Grant was lured back to work by Alfred Hitchcock for To Catch a Thief (1955), co-starring Grace Kelly and set in the French Riviera. The marriage began to deteriorate and was mostly fallow by the time Grant left for Spain to film The Pride and the Passion, a Napoleonic drama released in 1957. Grant became infatuated with co-star Loren and proposed to her. A visit to the set by Drake did not go well, but events took an ever more dramatic turn when she boarded the Andrea Doria on her way back to the US.

The ship, which had more than 1,700 passengers and crew members, collided with the ocean liner Stockholm on 25 July 1956 amid heavy fog off Nantucket. Dozens were killed. Drake, who lost more than $200,000 worth of uninsured jewellery and a manuscript for a novel, was uninjured. Grant stayed in Spain.

Drake made a handful of subsequent films, including the comedy Will Success Spoil Rock Hunter? (1957), in which she played Tony Randall's fiancée. She also wrote an early script for Houseboat (1958), a romantic comedy she hoped would be a vehicle for her and Grant. In a humiliating twist, the script was reworked and she was replaced by Loren.

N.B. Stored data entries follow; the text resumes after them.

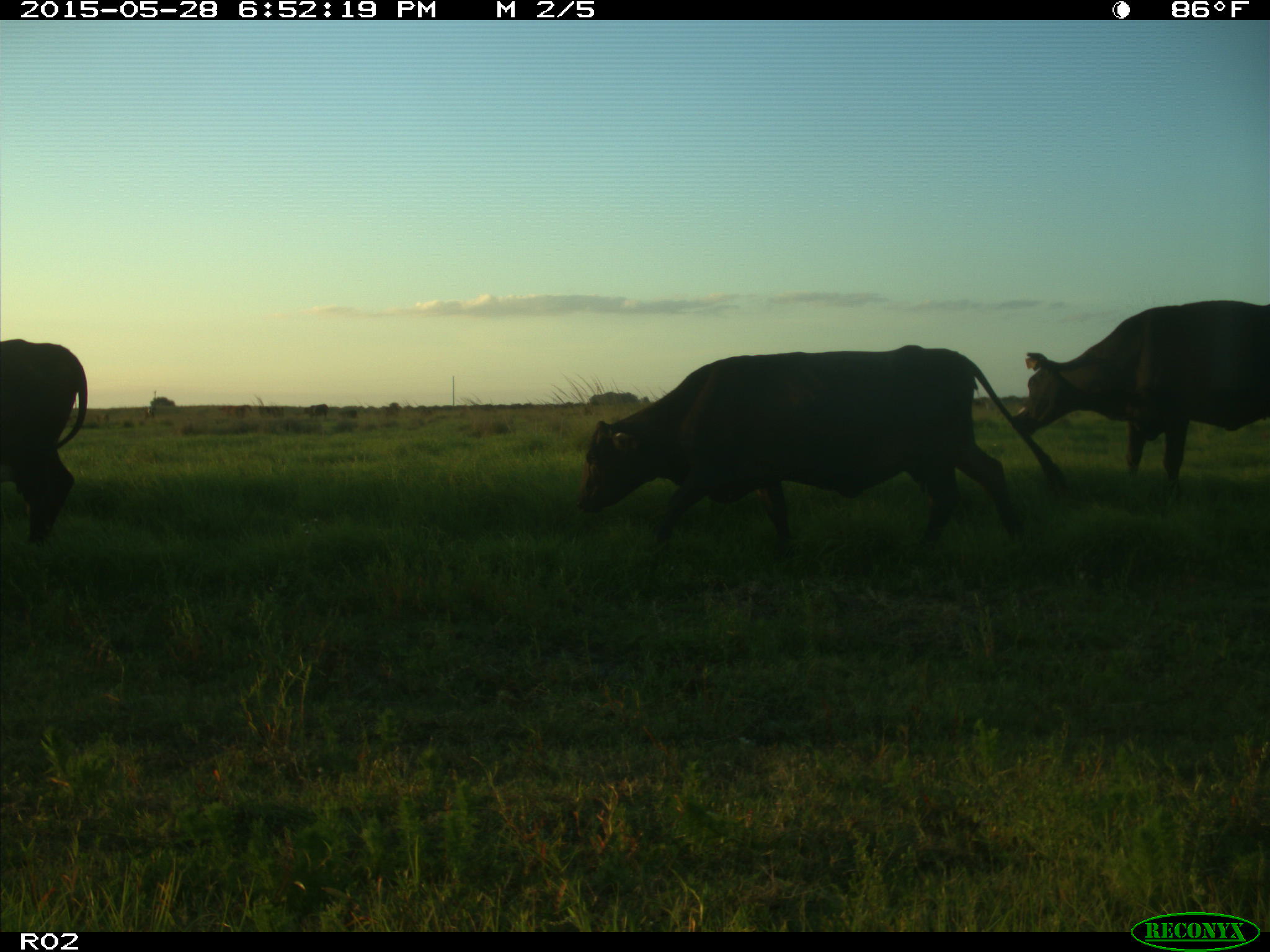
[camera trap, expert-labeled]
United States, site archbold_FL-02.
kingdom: Animalia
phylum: Chordata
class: Mammalia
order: Artiodactyla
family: Bovidae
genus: Bos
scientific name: Bos taurus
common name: domestic cow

The Grants separated but remained what Time magazine called "intimately estranged", living apart but on good terms. Searching for an understanding of her troubled childhood and marriage, Drake began seeing a Hollywood therapist who administered LSD, then legal.

In a controlled setting, she began weekly sessions. Grant also called on the therapist, initially out of concern about the revelations his wife might make, and their potential impact on his carefully cultivated image. He found that he savoured the LSD-driven therapy sessions and promoted the treatment in interviews. "Because I never understood myself, how could I have hoped to understand anyone else?" he told Time in 1962. "That's why I say that now I can truly give a woman love for the first time in my life, because I can understand her." Soon afterward, he and Drake divorced.

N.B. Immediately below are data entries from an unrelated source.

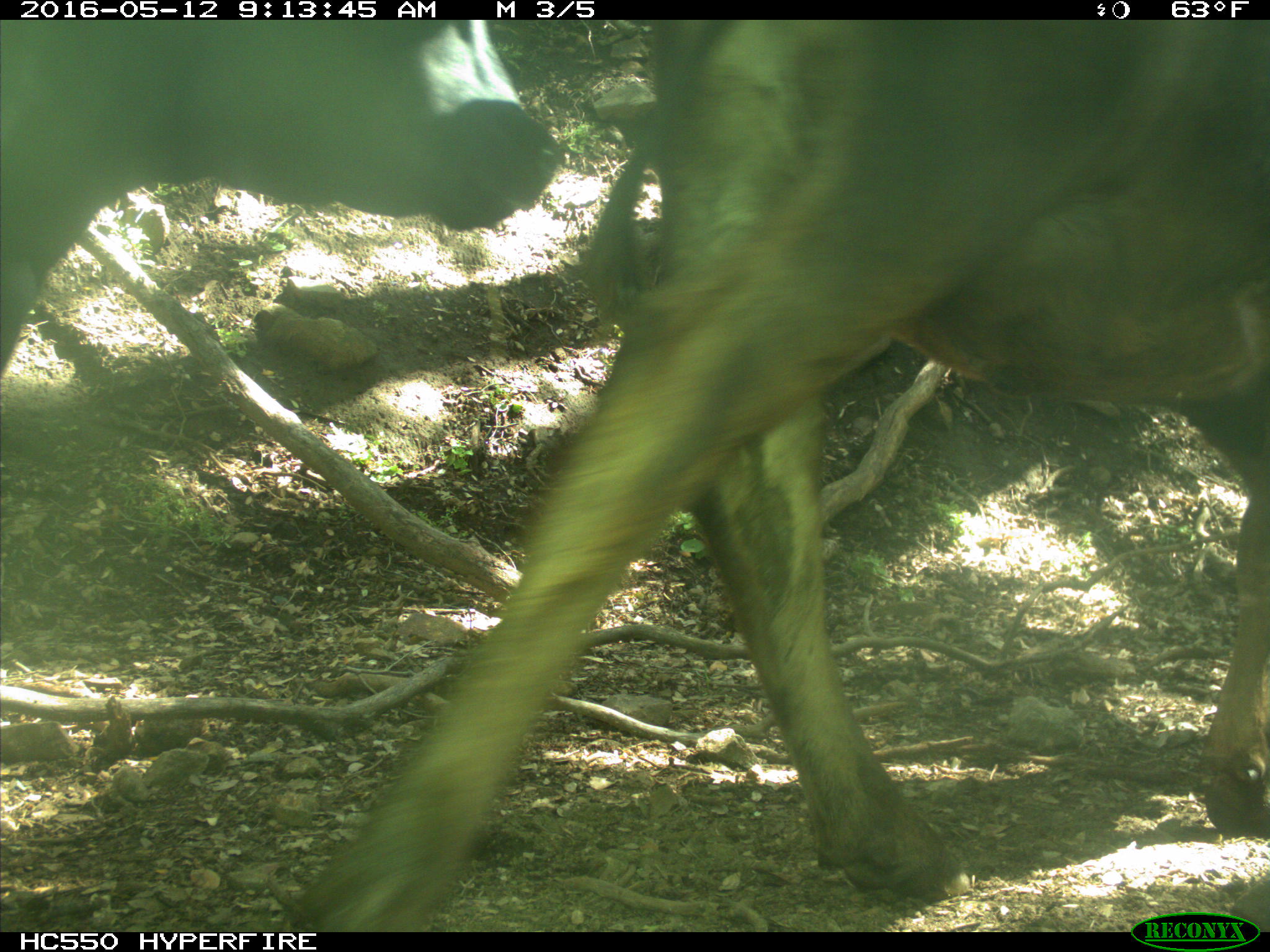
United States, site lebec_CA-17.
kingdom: Animalia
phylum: Chordata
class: Mammalia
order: Artiodactyla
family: Bovidae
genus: Bos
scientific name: Bos taurus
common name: domestic cow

Betsy Gordon Drake was born near Paris in 1923. In the 1960s, she deepened her interest in mental health issues and joined the UCLA Neuropsychiatric Institute as a director of psychodrama therapy, in which patients are encouraged to act out their pent-up feelings. She also wrote a novel, Children, You Are Very Little (1971), about a 10-year-old girl who goes to outrageous comic lengths to defy the mean adults in her life and unite her broken family. A Time reviewer praised its "flair and ferocity".

"Adults demand that children understand what they're trying to say," Drake remarked at the time, "but too often they interpret a child's most serious moments as stupid or cute or funny. So children, in self-defence, learn to play for the laugh. It's a style of craziness, a style of survival, a style of distancing. I learned this style as a child but I'm not really impressed with my comic or ironic side. I'd much rather write straight out of despair."

Drake eventually settled in London and formed a tight social circle with friends including the writer Martha Gellhorn and painter Bernard Perlin. With some exceptions she avoided speaking about Grant, who married twice more and had a daughter with his fourth wife, actress Dyan Cannon, before his death in 1986. He always spoke admiringly of Drake, remarking in 1973, "Betsy was a delightful comedienne, but I don't think that Hollywood was ever really her milieu. She wanted to help humanity, to help others help themselves."

Betsy Gordon Drake, actress and writer: born near Paris 11 September 1923; married 1949 Cary Grant (divorced 1962); died London 27 October 2015.